> _WRITTEN INSTRUCTION_:
Quote the listing below word for word, starting at the line with "What distance would" and continuing through the listing's last line.

> _SUPPLIED MATERIAL_:
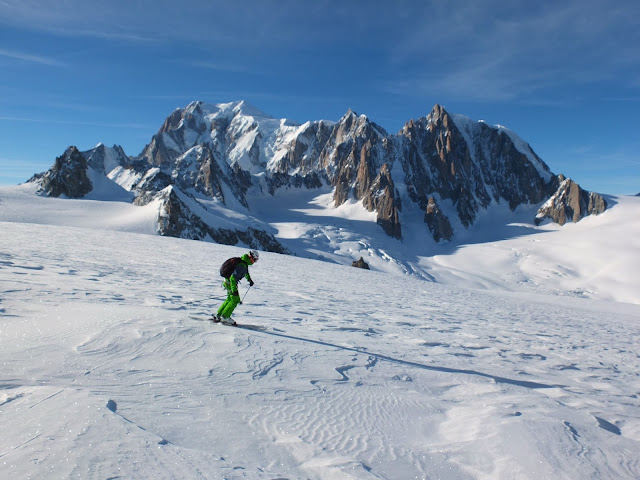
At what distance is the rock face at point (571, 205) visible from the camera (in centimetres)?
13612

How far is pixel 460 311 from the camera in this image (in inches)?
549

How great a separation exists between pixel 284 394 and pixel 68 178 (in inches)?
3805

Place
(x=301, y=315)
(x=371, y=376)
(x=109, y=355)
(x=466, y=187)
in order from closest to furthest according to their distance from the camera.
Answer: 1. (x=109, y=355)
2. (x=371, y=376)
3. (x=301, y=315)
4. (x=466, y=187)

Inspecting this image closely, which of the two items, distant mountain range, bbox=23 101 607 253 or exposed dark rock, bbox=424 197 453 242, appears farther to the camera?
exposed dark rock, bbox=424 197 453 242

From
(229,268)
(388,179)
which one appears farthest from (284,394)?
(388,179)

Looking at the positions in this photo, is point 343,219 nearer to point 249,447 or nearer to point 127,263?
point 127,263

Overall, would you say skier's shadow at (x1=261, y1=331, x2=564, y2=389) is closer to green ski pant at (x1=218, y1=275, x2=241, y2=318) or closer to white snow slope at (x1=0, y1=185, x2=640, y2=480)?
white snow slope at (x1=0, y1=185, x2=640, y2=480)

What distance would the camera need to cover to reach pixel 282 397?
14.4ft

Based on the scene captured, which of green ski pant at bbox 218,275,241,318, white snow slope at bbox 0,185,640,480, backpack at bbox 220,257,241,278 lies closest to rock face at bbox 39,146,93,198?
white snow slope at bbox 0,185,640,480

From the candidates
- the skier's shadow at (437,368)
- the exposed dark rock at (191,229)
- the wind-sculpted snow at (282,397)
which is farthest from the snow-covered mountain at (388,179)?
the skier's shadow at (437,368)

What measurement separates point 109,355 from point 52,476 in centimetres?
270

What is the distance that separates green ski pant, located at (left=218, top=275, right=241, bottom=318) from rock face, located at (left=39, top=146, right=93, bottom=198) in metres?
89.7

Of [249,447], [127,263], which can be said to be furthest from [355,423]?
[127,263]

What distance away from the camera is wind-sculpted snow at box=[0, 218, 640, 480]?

> _CORRECT ANSWER_:
What distance would the camera need to cover to reach pixel 282 397?
14.4ft

Based on the scene captured, which of green ski pant at bbox 218,275,241,318, white snow slope at bbox 0,185,640,480, backpack at bbox 220,257,241,278 lies closest to rock face at bbox 39,146,93,198?
white snow slope at bbox 0,185,640,480

From the candidates
- the skier's shadow at (437,368)
- the exposed dark rock at (191,229)
- the wind-sculpted snow at (282,397)
which is farthest from the snow-covered mountain at (388,179)?
the skier's shadow at (437,368)

What measurement separates point 109,355 from point 52,476 in centimetres?
270

What is the distance that separates green ski pant, located at (left=218, top=275, right=241, bottom=318) from rock face, located at (left=39, top=146, right=93, bottom=198) in metres?
89.7

Of [249,447], [127,263], which can be said to be furthest from [355,423]?
[127,263]

What distance away from the camera is wind-sculpted snow at box=[0, 218, 640, 480]?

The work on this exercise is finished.